6 problems at the VA that Shinseki's successor faces

Amid mounting evidence of widespread problems within the U.S. Department of Veterans Affairs' health care system, President Barack Obama accepted the resignation of Veterans Affairs Secretary Eric Shinseki today.

But Shinseki's replacement will face an uphill battle. As The Center for Investigative Reporting's Aaron Glantz has been reporting for years, many of the issues plaguing the VA are not new.

Beyond recent revelations of delays in care at VA hospitals across the country, here's a look at some of the health care and veterans benefits scandals that erupted on Shinseki’s watch – many of which will continue to plague the agency after his departure.

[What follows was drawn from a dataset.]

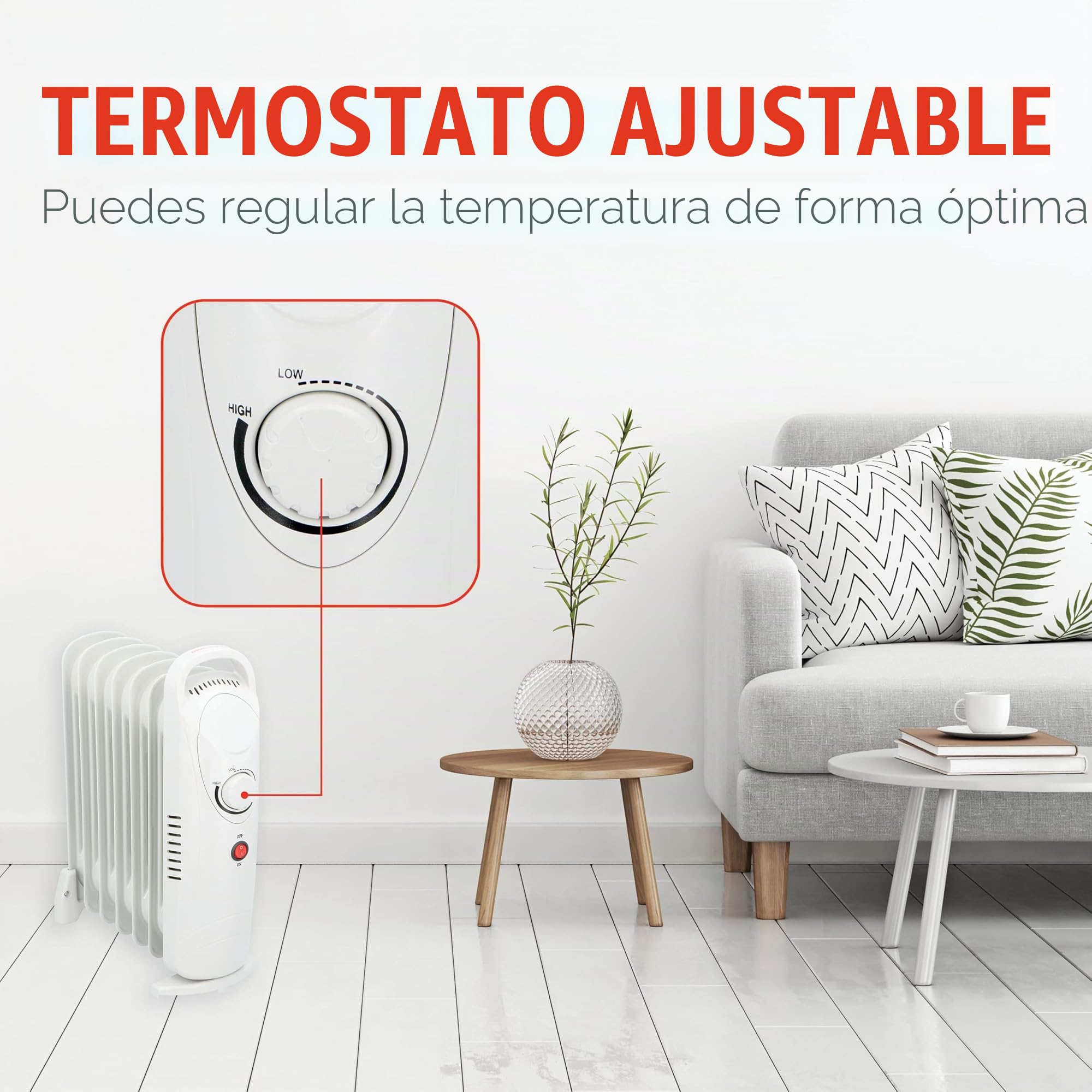 alpina Radiador de aceite 850W, 7 elementos, termostato mecánico, calefacción eléctrica de bajo consumo, regulador de potencia de bajo consumo de energía, compacto y portátil, blanco, normal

1. A massive backlog of disability claims

As CIR revealed last March, the ranks of veterans waiting more than a year for their benefits grew more than 2,000 percent under Obama. Though the VA has continued to make progress on the backlog since our reporting, more work remains. As of May 19, there are more than 547,000 veterans waiting for an answer to their claims. You can explore our interactive map – updated with new data each week – to see just how many veterans are waiting in your area.

2. An epidemic of opiate prescriptions

Between 2001 and 2012, the number of opiate prescriptions given to veterans by VA doctors rose a shocking 270 percent, leading to overdoses and abuse. And a recent inspector general report detailed how the agency has systematically failed to follow its own rules governing the prescription of addictive narcotic painkillers. Our interactive map shows prescription rates at VA hospitals across the country. But much like the disability claims backlog, the VA has taken steps to address the overprescription problem since our investigation broke. In February, senior VA officials told House lawmakers that the agency had reduced the number of veterans receiving opiates by more than 20,000 since October. Data obtained by CIR shows the number of veterans on opiates has continued to decline and is now 37,000 fewer than it was when our original story ran.

3. Failures in preventing veteran deaths back home

Though news of the 40 veterans who died while waiting for an appointment at the Phoenix VA sparked national outrage, preventable deaths have long been an issue at the agency. As CIR revealed in April, the VA paid out more than $200 million to nearly 1,000 families in wrongful death cases between 2001 and 2012. In May 2011, the 9th Circuit Court of Appeals in San Francisco accused the agency of “unchecked incompetence” and ordered it to overhaul the way it provides mental health care and disability benefits. And a 2012 inspector general review of a Bay Area veteran’s suicide revealed faulty communication inside the VA system that led to missed opportunities for help. With dozens of VA hospitals under investigation for abuses in scheduling practices, the agency has plenty of work ahead to ensure that veterans are receiving timely and proper care before it’s too late.

4. Major challenges for female veterans

In 2012, photojournalist and filmmaker Mimi Chakarova’s documentary, “Her War,” highlighted the more than 3,000 female veterans living on U.S. streets. Many of these women had been sexually assaulted during their service (the Pentagon acknowledged this month a 50 percent surge in sexual assault reports last year), and they have different medical and psychological needs than male veterans. As News21 reported last year, the surge in female veterans returning from Iraq and Afghanistan presents the agency with ongoing challenges for adequate care.

5. Slow rollout of veteran health care centers at colleges

With hundreds of thousands of veterans using the GI Bill to go to college, health centers such as the one that opened at City College of San Francisco in 2010 were touted as a model for what the agency planned to expand at campuses across the country. But despite a $2.8 million annual budget, the VA’s initiative remains in a pilot stage.

6. Punishment of whistleblowers

Many of the VA problems highlighted by media in recent weeks were revealed by employees who stepped forward. But often, these workers have been reprimanded for speaking out against abuses within the agency. As CIR and ABC News revealed this month, a doctor at the VA hospital in St. Louis said he was removed from his position as chief of psychiatry after complaining of shoddy care. And in February, CIR and ABC also profiled a former VA doctor who says she was forced out after trying to limit the amount of opiate prescriptions given to patients. This blaming-the-messenger approach is not a new problem at the agency. On the VA benefits side, CIR reported in 2012 that an employee at the Oakland, California, VA lost her job after trying to help a veteran get disability compensation after he was wrongfully denied. Yet as The Atlantic’s Alesh Houdek writes, a major part of fixing the VA’s raft of problems lies in allowing employees to reveal wrongdoing without fear of retribution.